▸ Reading text
During the long days of late spring and early summer, Jacqui Mooney stands at the back door of her pub and looks out across the quiet Irish countryside. The bright yellow gorse fills the ditches next to the road, and wildflowers grow along the borders of the pastureland. The only sounds in the clear air are the whistle of birds and the low growl of a tractor passing slowly back and forth across a field. There is something timeless and quintessentially Irish about the old pub and its pastoral setting, Mooney's solemn figure standing at the back door.

But inside the cozy sitting room at the back of the Kilbricken Inn, her walls and bookshelves are decorated with evidence of another life, from what feels like another lifetime -- photographs from the eight years Mooney, now 35, lived in Washington, D.C.

There's a picture of an Irish friend who's still in America. Mooney doesn't think he'll ever return to Ireland. There's another of a friend who lived with Mooney in a big shared house in Bethesda. She has a husband and children now and sends news of her life in D.C. by e-mail.

Remembering those years, Mooney gets emotional. Her friends from that time were like family to her. It's hard to accept that their lives have all taken such different paths, that she can't go back to the Bethesda house and find them making dinner, getting ready for a Friday night party.

Like so many Irish men and women who have left Ireland for New York, or Washington, or Boston, Mooney emigrated thinking she'd make a new home in America. During the gloomy, economically depressed days of the 1980s and early '90s, there weren't many options for young people. You left and you didn't look back.

For these emigrants, the concept of home took on new and intricately shaded meaning. There was always the complicated notion of mother Ireland, a romantic homeland you either escaped from or longed for -- frequently both. The exiled Irish learned to create home where they found it, with friends, through marriage and new, American families. Because there wasn't much choice, Irish emigrants like Jacqui Mooney made the best of where they were.

But then the tide in Ireland started to shift, and Jacqui Mooney, like thousands of other recent emigrants, decided to return, to a country that had been so suddenly and profoundly changed by prosperity that it was hardly recognizable to her.

Now she looks out across the countryside and sometimes wonders what home means, if the answer to that question will ever seem as simple as it did the day she left for America, when she was an adventuresome 20-year-old looking for nothing more than a job, some fun, a chance to make it in a new world.

"When Dublin's millennium was celebrated in 1988," wrote author Eamon Delaney in a recent issue of the new glossy monthly the Dubliner, "one wag remarked that it was like 'putting lipstick on a corpse,' so derelict and undernourished was the city."

(Outline labeling records)
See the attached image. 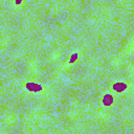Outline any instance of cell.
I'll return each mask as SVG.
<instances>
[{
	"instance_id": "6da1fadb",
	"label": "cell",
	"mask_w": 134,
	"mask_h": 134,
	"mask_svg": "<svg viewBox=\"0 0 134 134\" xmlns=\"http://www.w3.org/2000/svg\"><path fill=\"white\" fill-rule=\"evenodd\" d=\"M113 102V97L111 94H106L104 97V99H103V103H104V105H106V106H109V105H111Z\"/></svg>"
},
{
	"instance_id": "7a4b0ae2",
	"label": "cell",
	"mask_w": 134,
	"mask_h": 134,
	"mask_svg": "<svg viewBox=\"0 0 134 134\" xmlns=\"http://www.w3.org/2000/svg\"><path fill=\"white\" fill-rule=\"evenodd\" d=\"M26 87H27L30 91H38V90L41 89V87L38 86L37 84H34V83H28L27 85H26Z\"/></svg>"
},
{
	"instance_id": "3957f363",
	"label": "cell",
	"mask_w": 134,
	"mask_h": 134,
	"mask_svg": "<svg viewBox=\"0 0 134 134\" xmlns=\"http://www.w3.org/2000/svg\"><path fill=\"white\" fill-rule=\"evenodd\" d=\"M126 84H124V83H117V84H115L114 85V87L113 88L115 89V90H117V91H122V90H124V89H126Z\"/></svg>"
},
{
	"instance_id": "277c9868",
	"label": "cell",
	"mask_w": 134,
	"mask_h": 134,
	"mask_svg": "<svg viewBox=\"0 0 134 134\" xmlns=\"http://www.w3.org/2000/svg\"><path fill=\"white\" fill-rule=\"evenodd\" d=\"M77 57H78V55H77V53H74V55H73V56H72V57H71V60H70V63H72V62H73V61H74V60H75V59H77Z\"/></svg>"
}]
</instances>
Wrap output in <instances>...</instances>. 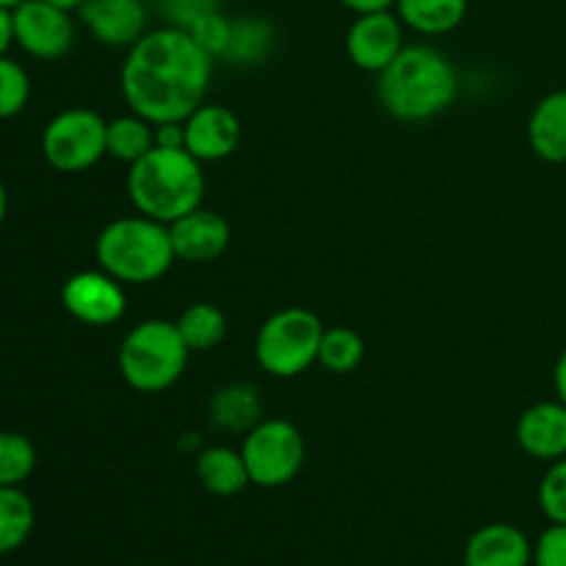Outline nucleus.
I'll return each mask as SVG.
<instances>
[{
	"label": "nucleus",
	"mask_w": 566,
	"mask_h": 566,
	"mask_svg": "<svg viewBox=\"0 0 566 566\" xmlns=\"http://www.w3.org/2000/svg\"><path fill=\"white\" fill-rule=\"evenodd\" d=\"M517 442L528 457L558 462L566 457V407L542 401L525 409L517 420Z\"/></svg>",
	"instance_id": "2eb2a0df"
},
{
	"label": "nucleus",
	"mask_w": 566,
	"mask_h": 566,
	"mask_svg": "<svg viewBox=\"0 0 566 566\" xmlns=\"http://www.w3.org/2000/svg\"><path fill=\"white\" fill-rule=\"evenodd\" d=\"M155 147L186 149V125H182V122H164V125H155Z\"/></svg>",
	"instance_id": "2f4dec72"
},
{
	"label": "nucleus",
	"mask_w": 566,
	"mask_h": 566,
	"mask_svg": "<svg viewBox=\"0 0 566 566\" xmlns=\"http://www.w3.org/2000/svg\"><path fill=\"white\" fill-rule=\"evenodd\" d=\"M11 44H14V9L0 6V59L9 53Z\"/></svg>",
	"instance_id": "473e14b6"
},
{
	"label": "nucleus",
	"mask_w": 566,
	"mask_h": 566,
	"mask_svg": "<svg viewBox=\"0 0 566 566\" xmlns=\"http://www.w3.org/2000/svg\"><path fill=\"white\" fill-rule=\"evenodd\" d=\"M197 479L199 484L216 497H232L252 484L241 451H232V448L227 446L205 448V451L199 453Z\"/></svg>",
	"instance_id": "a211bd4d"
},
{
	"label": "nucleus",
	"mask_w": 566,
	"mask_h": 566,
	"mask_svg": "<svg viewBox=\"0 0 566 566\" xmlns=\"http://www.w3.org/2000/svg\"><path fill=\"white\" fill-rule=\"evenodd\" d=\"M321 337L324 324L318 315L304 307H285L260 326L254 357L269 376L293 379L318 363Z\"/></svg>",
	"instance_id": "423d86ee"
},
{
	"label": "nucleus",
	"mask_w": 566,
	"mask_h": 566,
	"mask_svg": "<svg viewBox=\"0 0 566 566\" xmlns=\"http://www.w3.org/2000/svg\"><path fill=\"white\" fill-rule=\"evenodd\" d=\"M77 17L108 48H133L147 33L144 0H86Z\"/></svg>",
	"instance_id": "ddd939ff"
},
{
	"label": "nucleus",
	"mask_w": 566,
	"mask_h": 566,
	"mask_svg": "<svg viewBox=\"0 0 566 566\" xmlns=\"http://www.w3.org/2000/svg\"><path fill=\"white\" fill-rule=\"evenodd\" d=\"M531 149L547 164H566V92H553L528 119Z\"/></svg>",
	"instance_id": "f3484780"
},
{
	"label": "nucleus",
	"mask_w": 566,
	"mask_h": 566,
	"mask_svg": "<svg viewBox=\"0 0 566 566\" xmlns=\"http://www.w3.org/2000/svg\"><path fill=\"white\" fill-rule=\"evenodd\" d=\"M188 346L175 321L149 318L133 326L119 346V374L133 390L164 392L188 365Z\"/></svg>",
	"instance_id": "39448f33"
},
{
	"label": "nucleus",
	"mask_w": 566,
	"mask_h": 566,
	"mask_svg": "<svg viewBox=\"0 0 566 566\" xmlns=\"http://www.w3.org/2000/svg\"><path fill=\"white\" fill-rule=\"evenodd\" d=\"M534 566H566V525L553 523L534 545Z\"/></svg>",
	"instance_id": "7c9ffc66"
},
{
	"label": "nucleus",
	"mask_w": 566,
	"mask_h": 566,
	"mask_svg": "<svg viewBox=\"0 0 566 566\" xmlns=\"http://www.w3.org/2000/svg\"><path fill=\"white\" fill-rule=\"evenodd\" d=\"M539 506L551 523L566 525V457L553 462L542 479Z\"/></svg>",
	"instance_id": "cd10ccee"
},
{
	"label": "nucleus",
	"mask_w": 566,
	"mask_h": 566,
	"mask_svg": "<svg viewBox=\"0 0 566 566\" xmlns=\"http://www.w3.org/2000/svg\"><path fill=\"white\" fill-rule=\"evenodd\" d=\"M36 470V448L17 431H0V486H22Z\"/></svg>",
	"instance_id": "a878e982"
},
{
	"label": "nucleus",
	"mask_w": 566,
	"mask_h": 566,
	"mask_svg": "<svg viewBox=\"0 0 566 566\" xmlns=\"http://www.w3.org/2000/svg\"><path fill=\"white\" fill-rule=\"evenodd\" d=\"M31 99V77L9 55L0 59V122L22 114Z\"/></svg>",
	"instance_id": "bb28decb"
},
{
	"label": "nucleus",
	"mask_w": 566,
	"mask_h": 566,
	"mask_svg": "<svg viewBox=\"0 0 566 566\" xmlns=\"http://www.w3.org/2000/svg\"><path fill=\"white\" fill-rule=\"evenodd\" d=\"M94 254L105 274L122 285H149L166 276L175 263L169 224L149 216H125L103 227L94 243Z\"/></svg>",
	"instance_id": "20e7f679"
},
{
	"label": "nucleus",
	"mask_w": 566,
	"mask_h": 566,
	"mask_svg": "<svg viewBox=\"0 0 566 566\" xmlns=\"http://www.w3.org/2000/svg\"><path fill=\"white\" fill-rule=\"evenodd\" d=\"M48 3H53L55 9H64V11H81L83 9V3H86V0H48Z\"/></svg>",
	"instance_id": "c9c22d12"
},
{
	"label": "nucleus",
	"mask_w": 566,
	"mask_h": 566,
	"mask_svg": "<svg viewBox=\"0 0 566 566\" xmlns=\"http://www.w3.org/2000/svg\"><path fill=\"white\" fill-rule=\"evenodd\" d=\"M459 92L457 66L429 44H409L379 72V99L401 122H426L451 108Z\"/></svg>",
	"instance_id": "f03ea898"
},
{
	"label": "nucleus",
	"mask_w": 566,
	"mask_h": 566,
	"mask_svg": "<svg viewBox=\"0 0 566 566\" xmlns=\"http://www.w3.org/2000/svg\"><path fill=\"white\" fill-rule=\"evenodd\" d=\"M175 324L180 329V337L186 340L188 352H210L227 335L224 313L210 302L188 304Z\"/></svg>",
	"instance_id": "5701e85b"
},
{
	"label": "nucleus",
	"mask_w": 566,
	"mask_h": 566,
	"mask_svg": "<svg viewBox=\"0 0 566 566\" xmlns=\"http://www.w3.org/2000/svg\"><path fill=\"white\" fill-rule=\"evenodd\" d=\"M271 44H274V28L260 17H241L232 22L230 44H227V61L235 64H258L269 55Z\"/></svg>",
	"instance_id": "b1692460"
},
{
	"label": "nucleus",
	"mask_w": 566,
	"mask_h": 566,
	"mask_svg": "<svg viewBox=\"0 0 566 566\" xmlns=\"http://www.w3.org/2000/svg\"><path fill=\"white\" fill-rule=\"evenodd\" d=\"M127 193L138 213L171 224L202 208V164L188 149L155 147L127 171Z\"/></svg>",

▸ Exercise task
Rewrite the passage about Jacqui Mooney, starting at the words "But inside the" and ending at "Friday night party.", and replace "Bethesda" with "Georgetown" each time it appears.

▸ Worked answer
But inside the cozy sitting room at the back of the Kilbricken Inn, her walls and bookshelves are decorated with evidence of another life, from what feels like another lifetime -- photographs from the eight years Mooney, now 35, lived in Washington, D.C.

There's a picture of an Irish friend who's still in America. Mooney doesn't think he'll ever return to Ireland. There's another of a friend who lived with Mooney in a big shared house in Georgetown. She has a husband and children now and sends news of her life in D.C. by e-mail.

Remembering those years, Mooney gets emotional. Her friends from that time were like family to her. It's hard to accept that their lives have all taken such different paths, that she can't go back to the Georgetown house and find them making dinner, getting ready for a Friday night party.